As industry groups call on Congress to reject an EPA proposal regarding chemical plant risk management, Senate Democrats criticized President Donald Trump's nominee to lead the agency for his answers to their questions during the confirmation process.

Bloomberg reports that Oklahoma Attorney General Scott Pruitt supported industry efforts to curb the risk management rule — but did not share specifics about his position with Democratic members of the Senate Environment and Public Works Committee.

The rule, proposed early last year, would require chemical plants to consider safer alternatives as part of their risk management planning process.

It would also increase the amount of information available to the public, improve coordination between facilities and local officials and require audits and analyses to identify potential improvements.

The Obama administration said at the time that chemical plants reported more than 1,500 accidents in the preceding decade that resulted in nearly 60 fatalities. Some critics suggested that the proposed rule did not go far enough.

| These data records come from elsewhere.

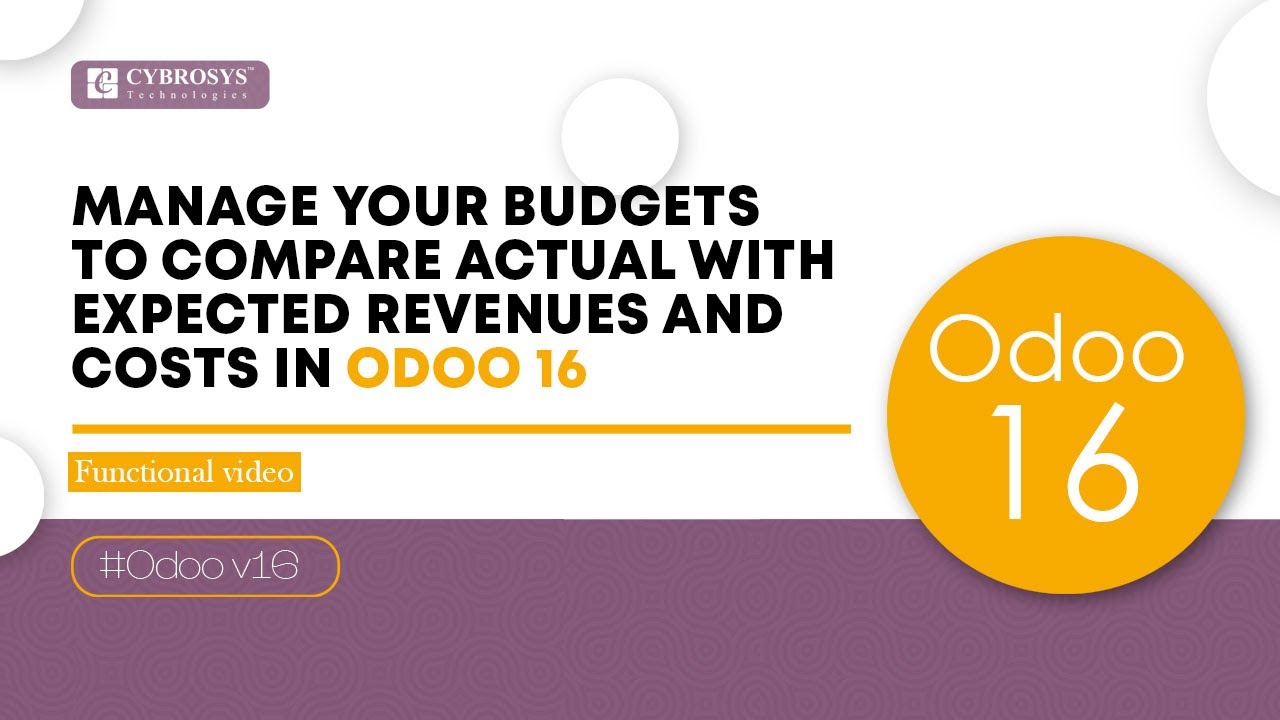 CYBROSYS™
Technologies

MANAGE YOUR BUDGETS TO COMPARE ACTUAL WITH EXPECTED REVENUES AND COSTS IN ODOO 16

Functional video

#Odoo v16

Odoo
16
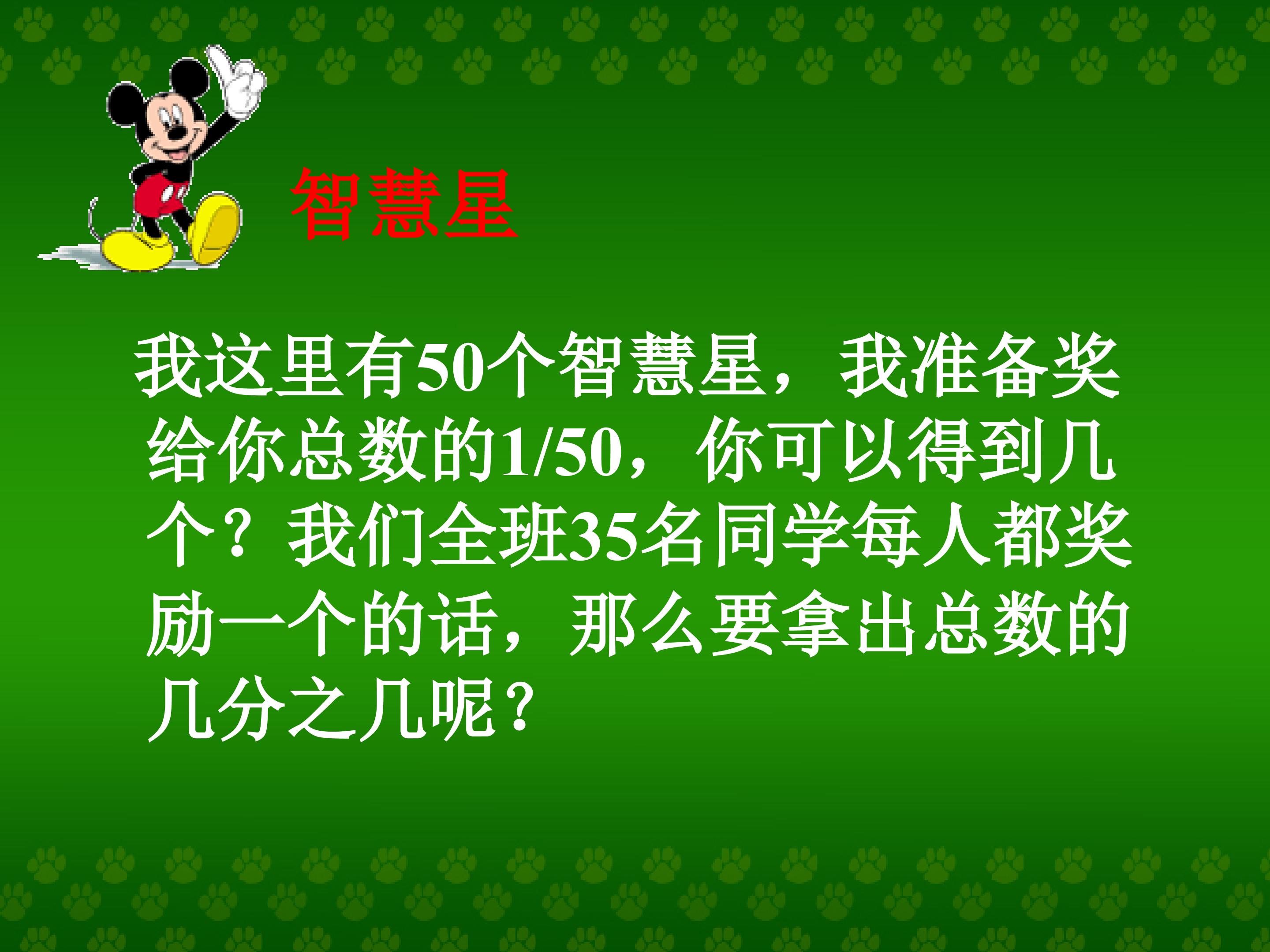 智慧星

我这里有50个智慧星，我准备奖给你总数的1/50，你可以得到几个？我们全班35名同学每人都奖励一个的话，那么要拿出总数的几分之几呢？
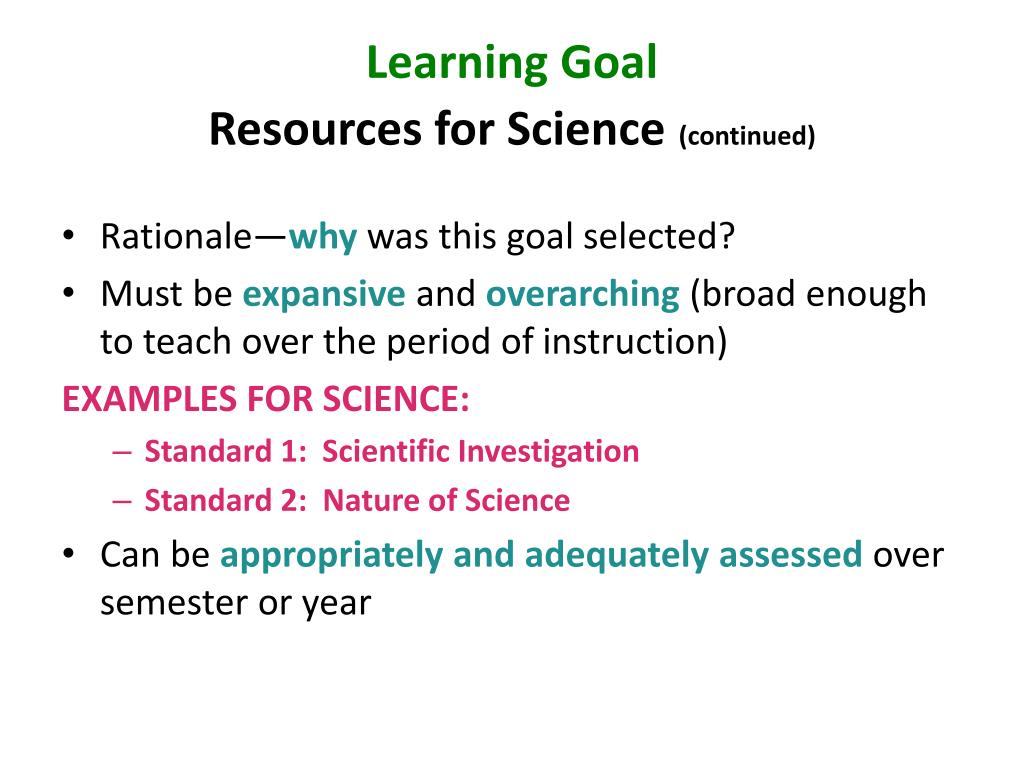 Learning Goal
Resources for Science (continued)

• Rationale—why was this goal selected?
• Must be expansive and overarching (broad enough to teach over the period of instruction)

EXAMPLES FOR SCIENCE:
– Standard 1: Scientific Investigation
– Standard 2: Nature of Science

• Can be appropriately and adequately assessed over semester or year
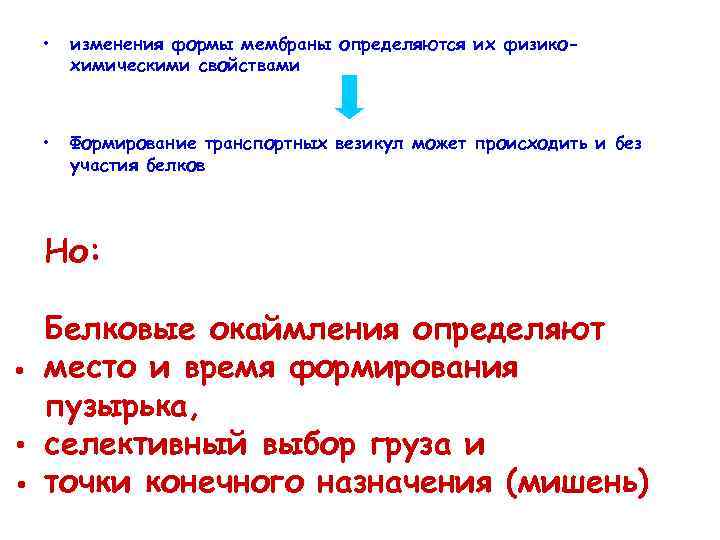 • изменения формы мембраны определяются их физико-химическими свойствами

• Формирование транспортных везикул может происходить и без участия белков

Но:

Белковые окаймления определяют
• место и время формирования пузырька,
• селективный выбор груза и
• точки конечного назначения (мишень)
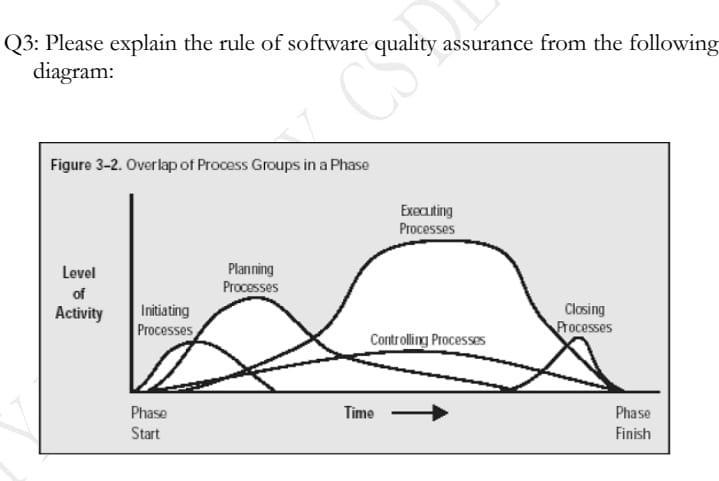 Q3: Please explain the rule of software quality assurance from the following diagram:

Figure 3-2. Overlap of Process Groups in a Phase

Level of Activity

Initiating Processes

Planning Processes

Executing Processes

Controlling Processes

Closing Processes

Phase Start

Time

Phase Finish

Twenty-one industry groups, including the American Chemistry Council, American Petroleum Institute and the Society of Chemical Manufacturers and Affiliates, countered with a letter to congressional leaders last week expressing their concerns with the proposal, Bloomberg reported.

The groups defended their records under current risk management guidelines and argued that the new rule would impose significant new costs without a demonstrated improvement in safety.

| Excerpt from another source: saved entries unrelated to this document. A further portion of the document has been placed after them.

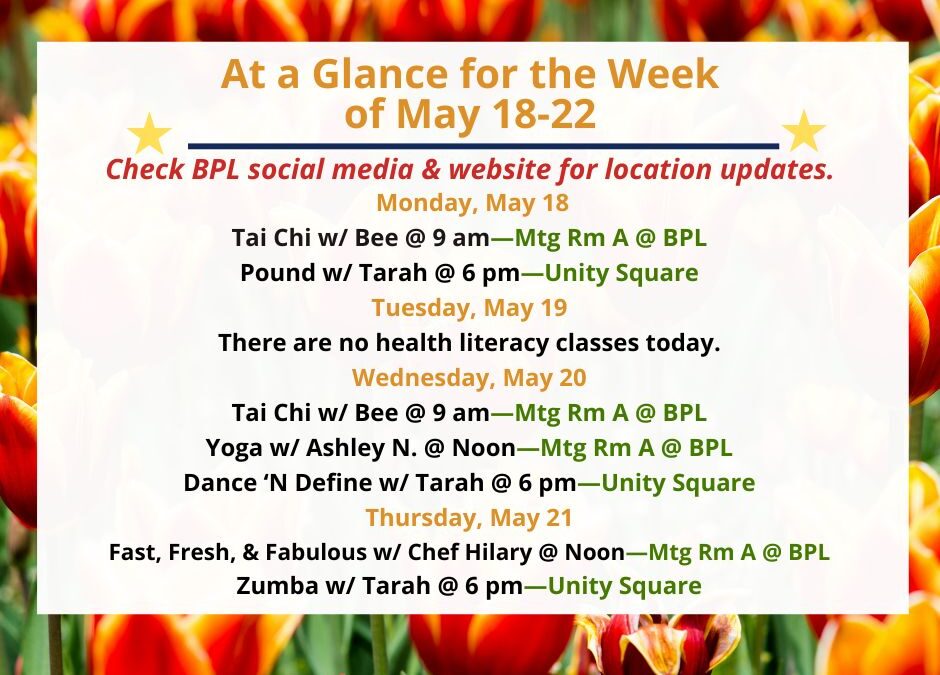 At a Glance for the Week of May 18-22

Check BPL social media & website for location updates.

Monday, May 18

Tai Chi w/ Bee @ 9 am—Mtg Rm A @ BPL

Pound w/ Tarah @ 6 pm—Unity Square

Tuesday, May 19

There are no health literacy classes today.

Wednesday, May 20

Tai Chi w/ Bee @ 9 am—Mtg Rm A @ BPL

Yoga w/ Ashley N. @ Noon—Mtg Rm A @ BPL

Dance 'N Define w/ Tarah @ 6 pm—Unity Square

Thursday, May 21

Fast, Fresh, & Fabulous w/ Chef Hilary @ Noon—Mtg Rm A @ BPL

Zumba w/ Tarah @ 6 pm—Unity Square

"[I]t may actually compromise the security of our facilities, emergency responders and our communities," the groups wrote.

Sen. Tom Carper of Delaware, the ranking Democrat on the Environment committee, asked Pruitt as part of the confirmation proceedings whether chemical companies should be responsible for making their facilities "as safe as possible." Carper said in a statement that the answers he received were "shockingly devoid of substance."

Pruitt, according to documents released by Carper's office, responded that "every American should be provided safe home and work environments and people who live or work in and around chemical facilities are no exception to that."

"As the confirmation process continues, I strongly urge Mr. Pruitt to revisit these questions and provide us with the comprehensive information we need to ensure the American people will continue to have an EPA that protects our environment and health," Carper said in his statement.

Pruitt's nomination initially drew criticism from Democrats and environmental advocates because of his skepticism regarding climate science, his previous lawsuits against the EPA and his reported tendency to negotiate with industry.

He supporters defended his record and said that he believes “many of the nation’s challenges regarding clean air and water are best met at the state and local level.”

The committee is scheduled to vote on his nomination Wednesday.